Turlutte acadienne montréalaise
- Composer: Marie-Claire Saindon
- Publisher: contact the composer
- Canadian Composition: Yes
- Duration: 3:00
Imagine in Québec or New Brunswick the dance band taking a well-deserved break, but the dancers insisting on keeping going – that’s what turlutte’s are for, because they are sung! You’ll hear some of our singers stomping to add to the intensity of the beat.
A fun and highly-successful, original vocalise on traditional mouth sounds found in folk music from Quebec. Up tempo in three parts. We have performed it in both the original key and up a semitone. Both work. I haven’t asked Marie-Claire which she prefers! We had four singers stomping for a 40-voice choir, but it could have been two.
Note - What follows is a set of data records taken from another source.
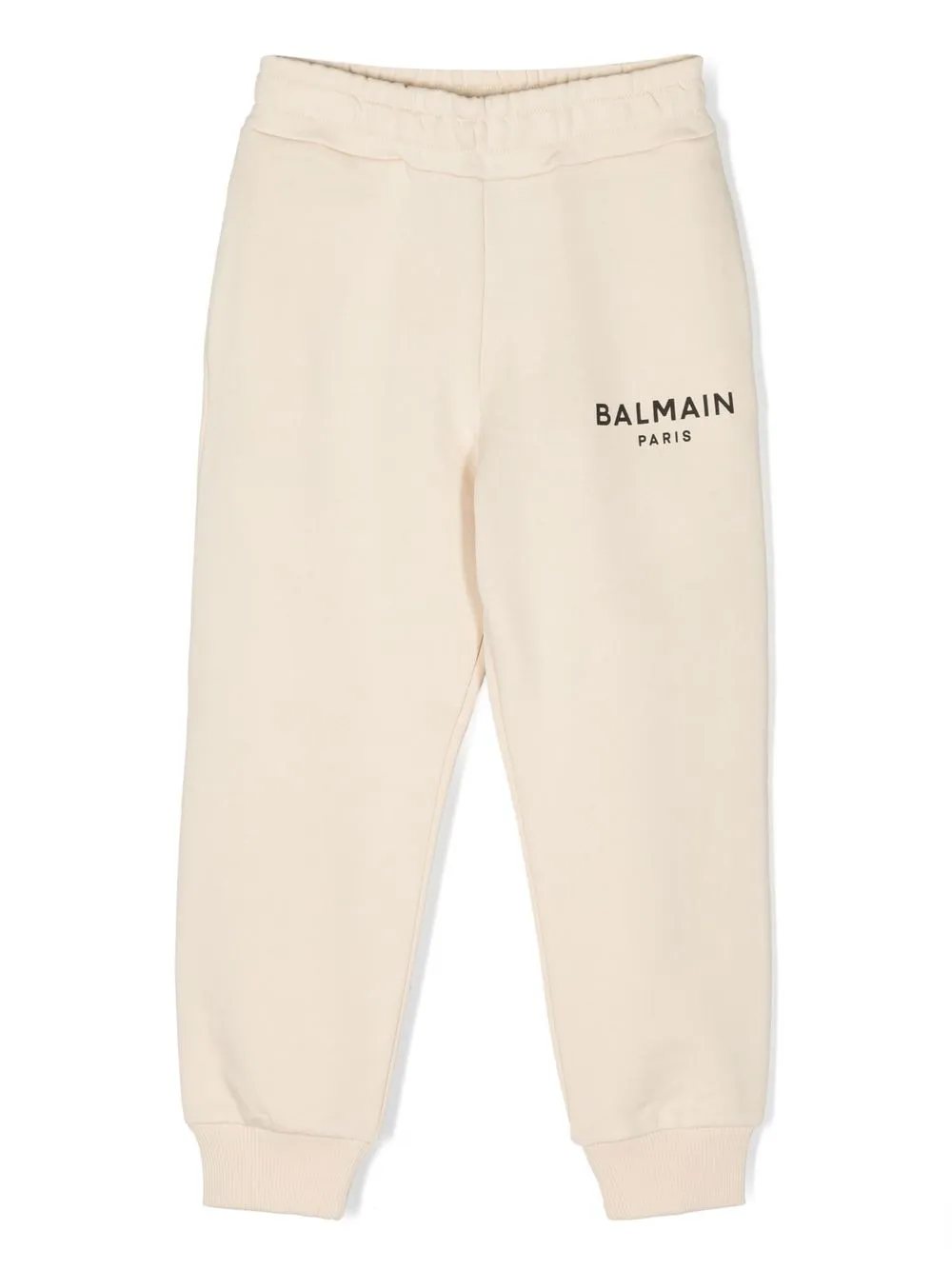 

Balmain Kids logo-print leg track pants - Neutrals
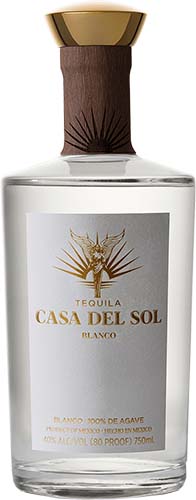 Casa Del Sol Blanco Tequila 750ml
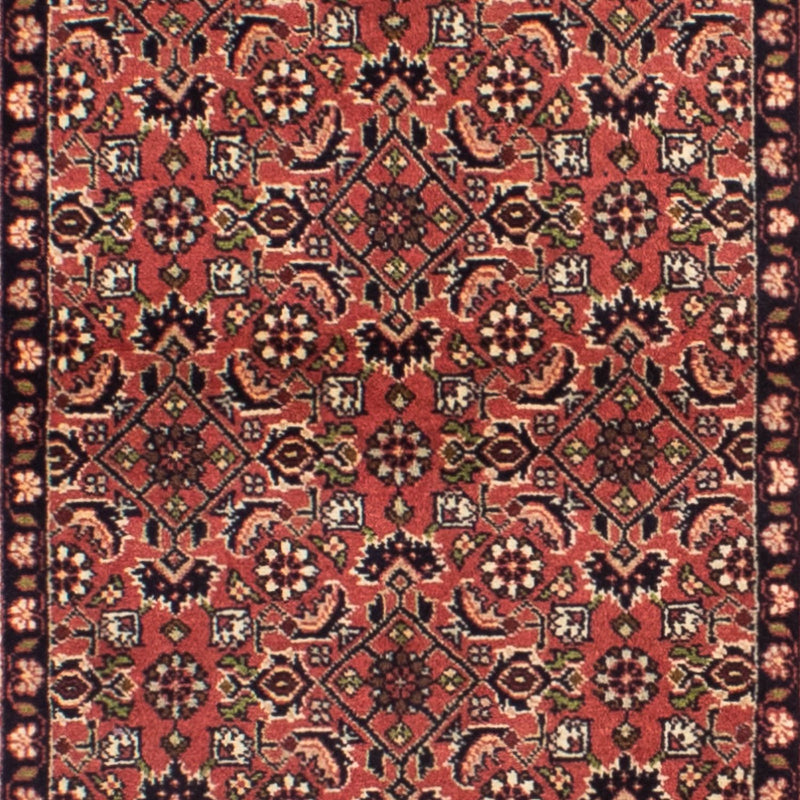 Tappeto corsia Tappeto Persero - Bidjar - 295 x 83 cm - rosso scuro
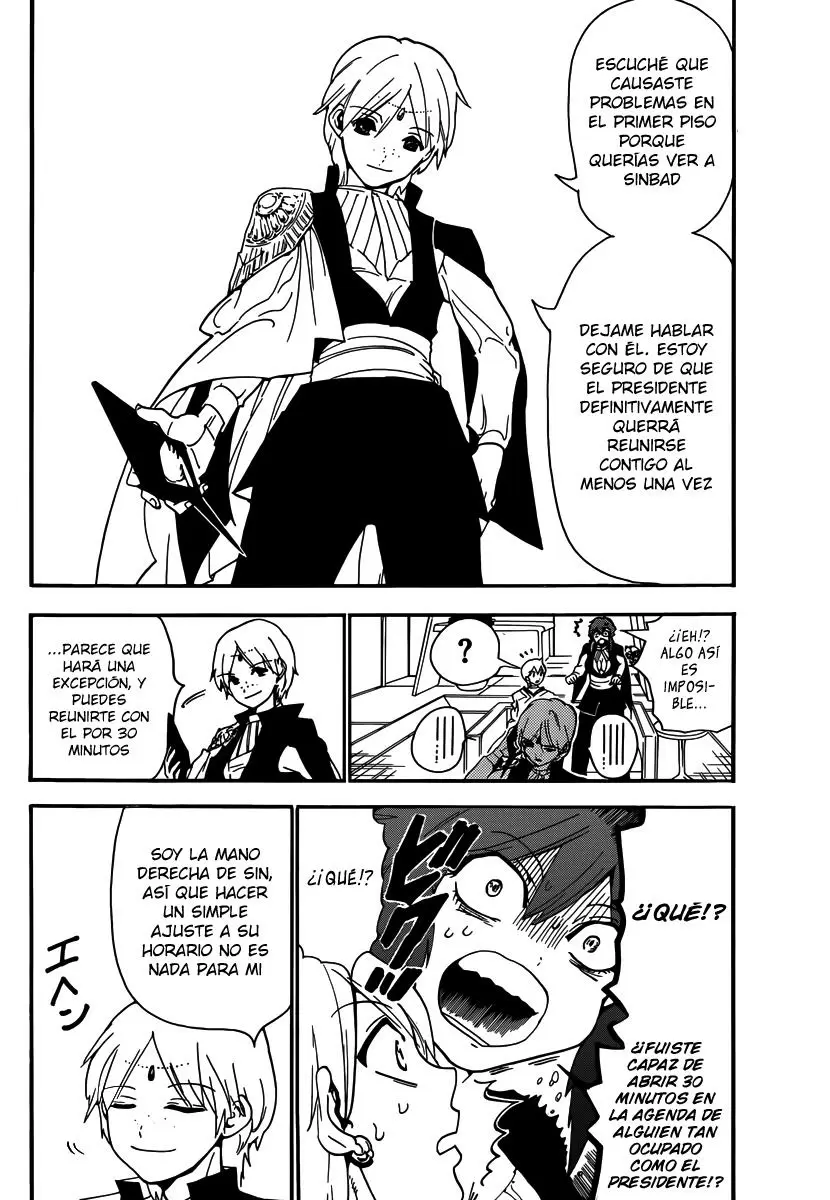 Magi - Labyrinth of Magic capítulo 285, página 12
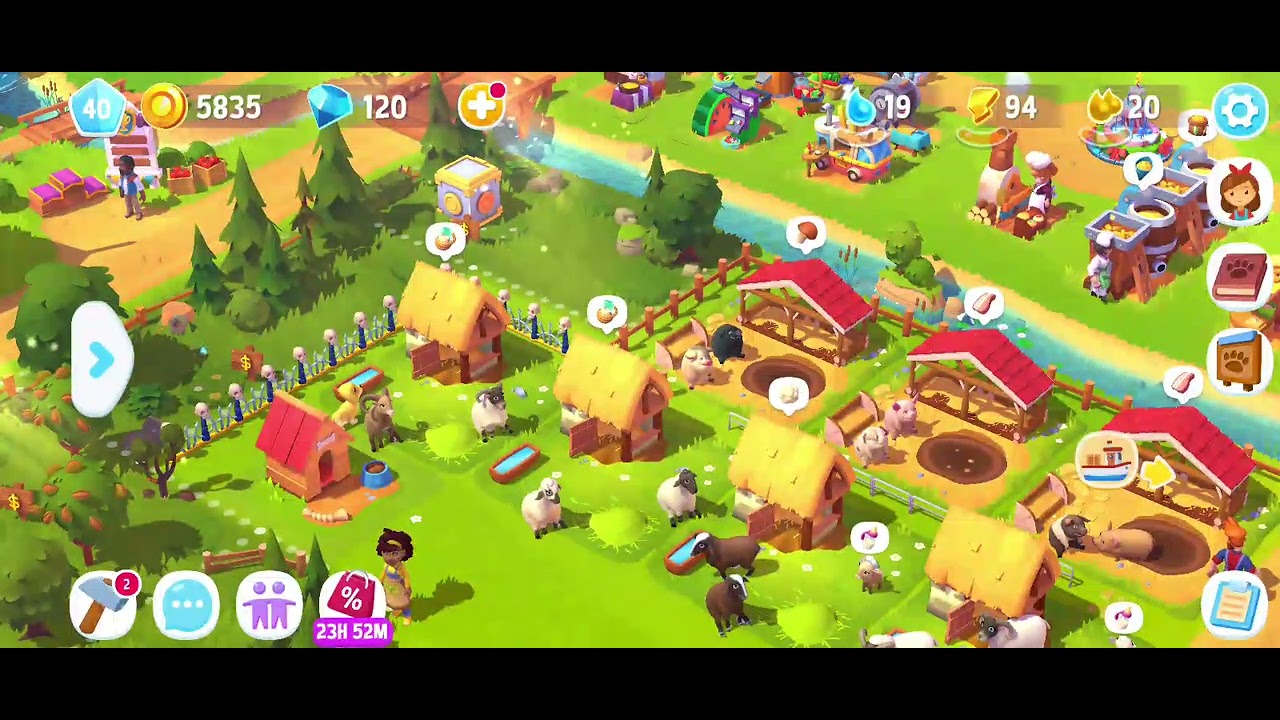 Farmville 3 | Level 40 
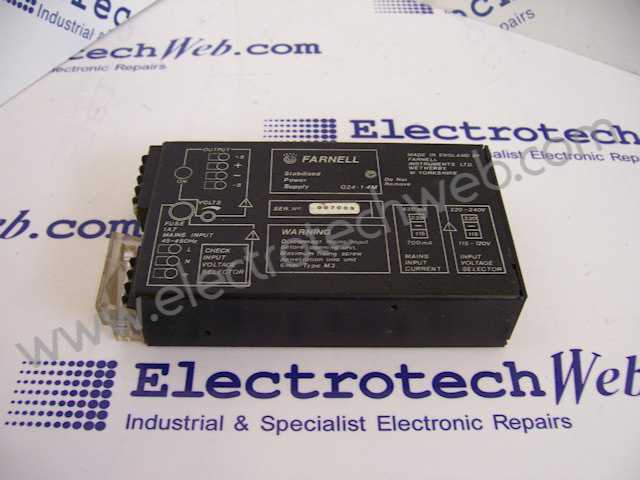 Farnell G2414M Stabilised Power Supply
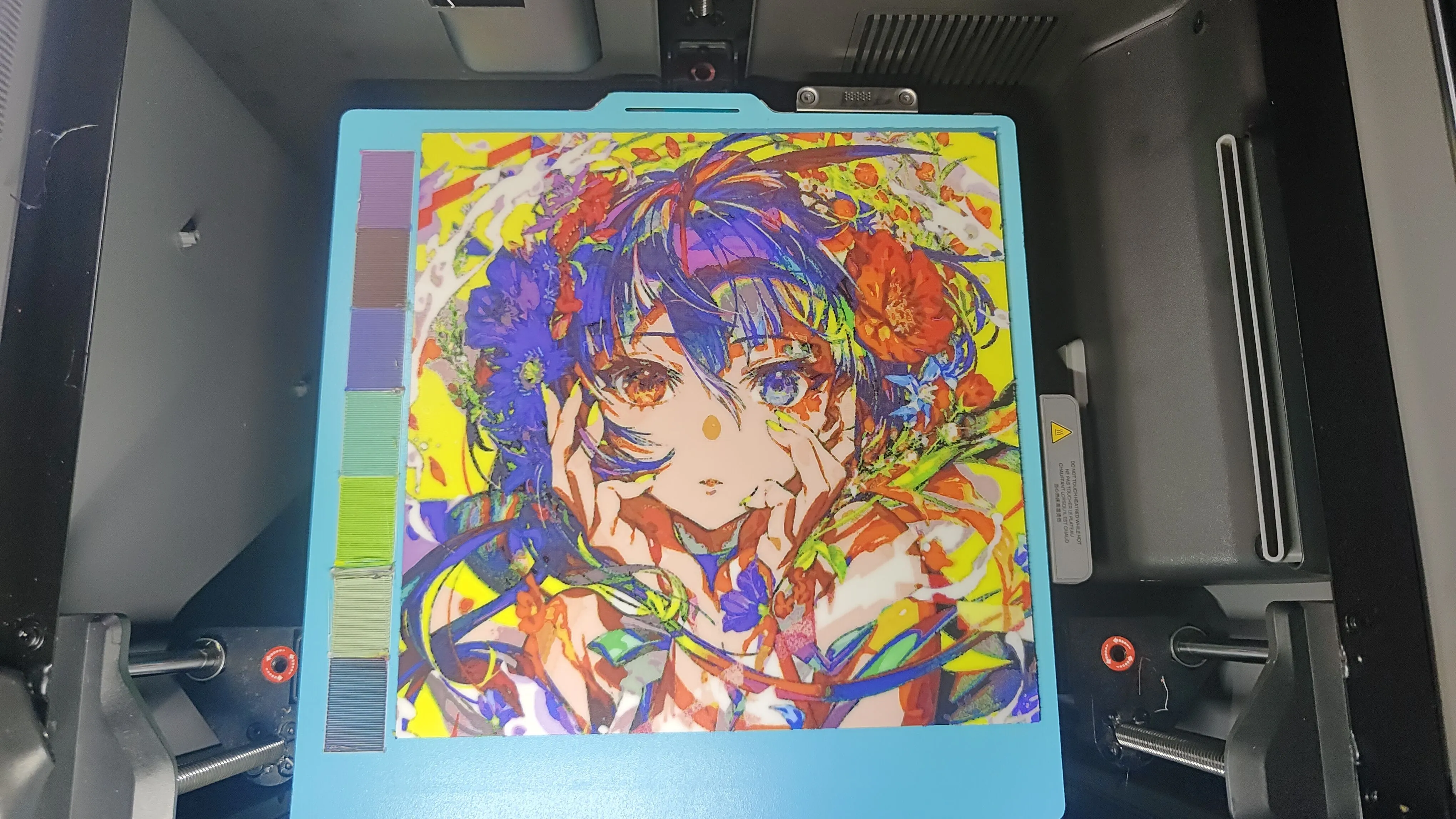 打印机内实拍作品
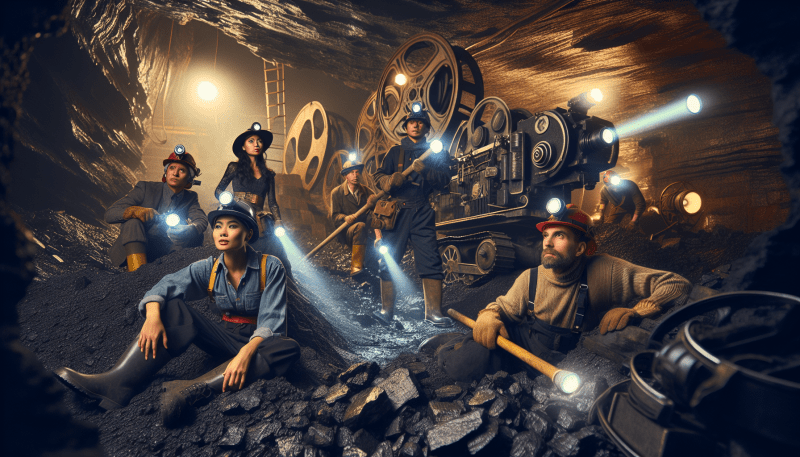 Explore the world of coal mining through the lens of cinema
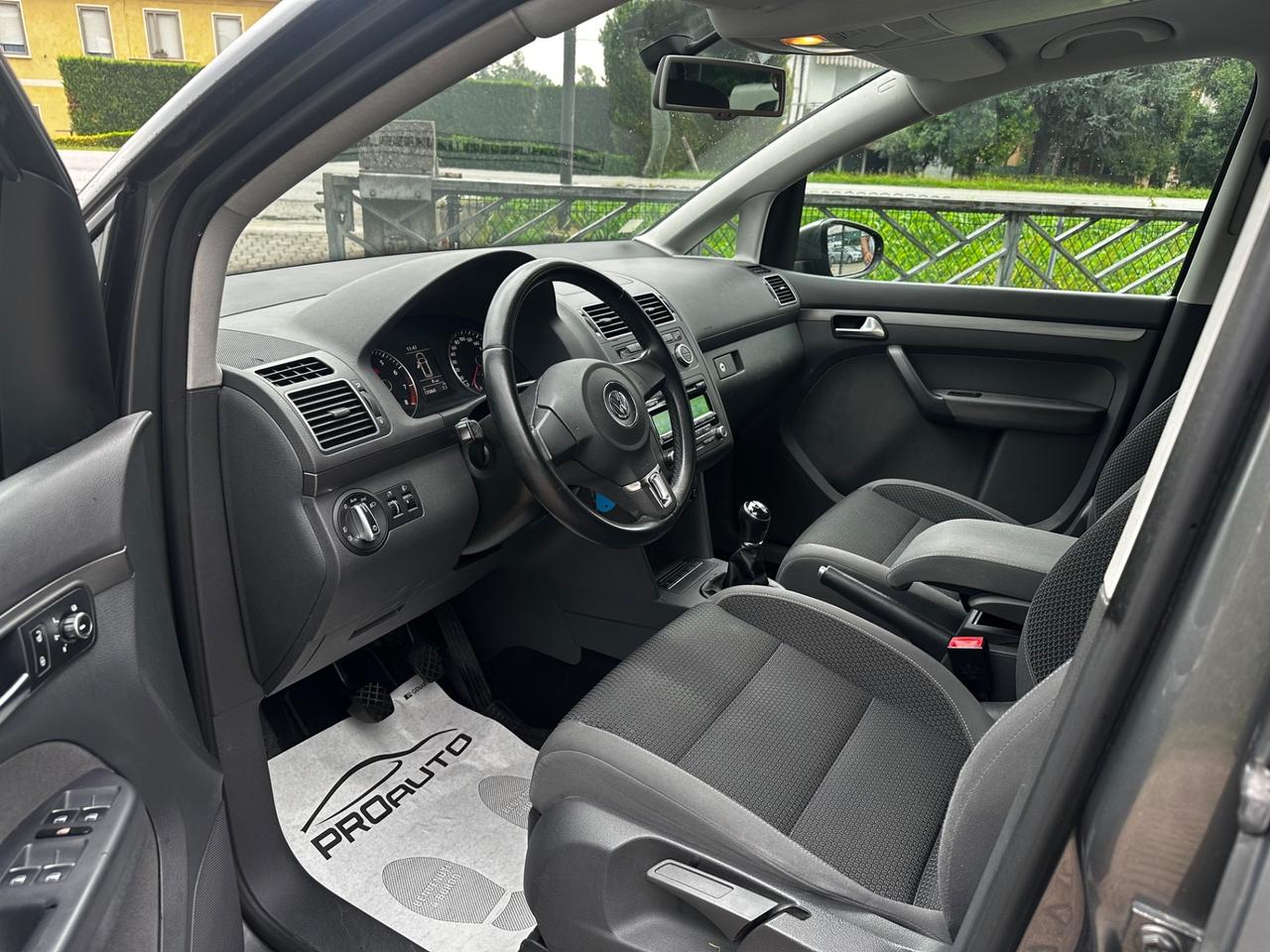 Volkswagen Touran 1.4 TSI Highline EcoFuel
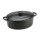 Le Creuset Br&auml;ter oval 40cm Schwarz
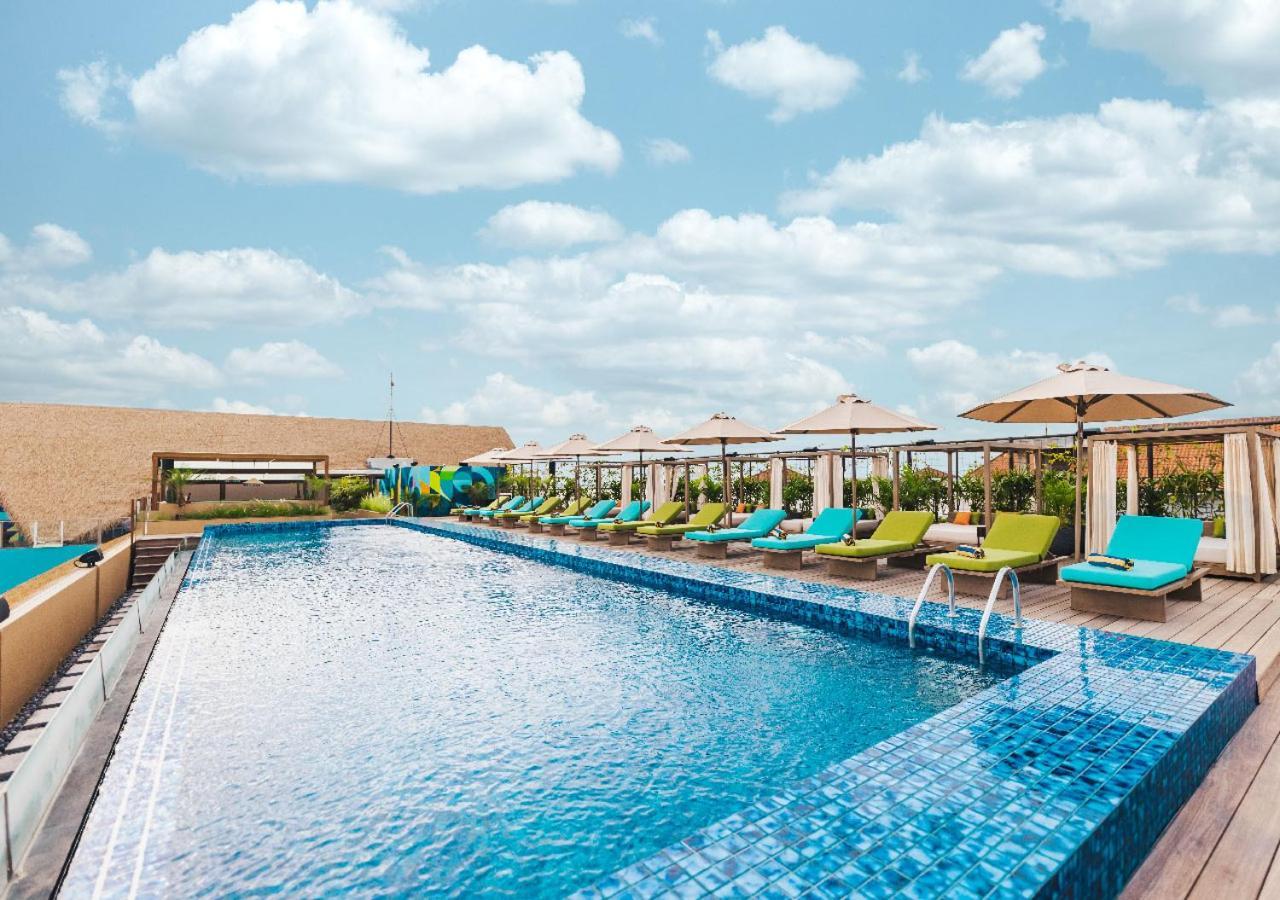 Citadines Kuta Beach Bali Eksteriør billede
Composer / Arranger Notes:
Turlutte acadienne montréalaise is an original melody hailing from the traditional Acadian musical practice of the mouthreel. The composer recognises her Acadian roots, but also the cultural includes of her current hometown, Montréal, in the title. The French-Canadian mouthreel is the art of imitating an instrumental reel or a jig with one’s voice, using a specific set of syllables – not unlike jazz scat singers. Though mouthreels can be found in many other cultures around the globe, a little sound is featured in the Acadian and Québecois mouthreel, which is the “ts” sound, like a mini drum-kit high-hat hit.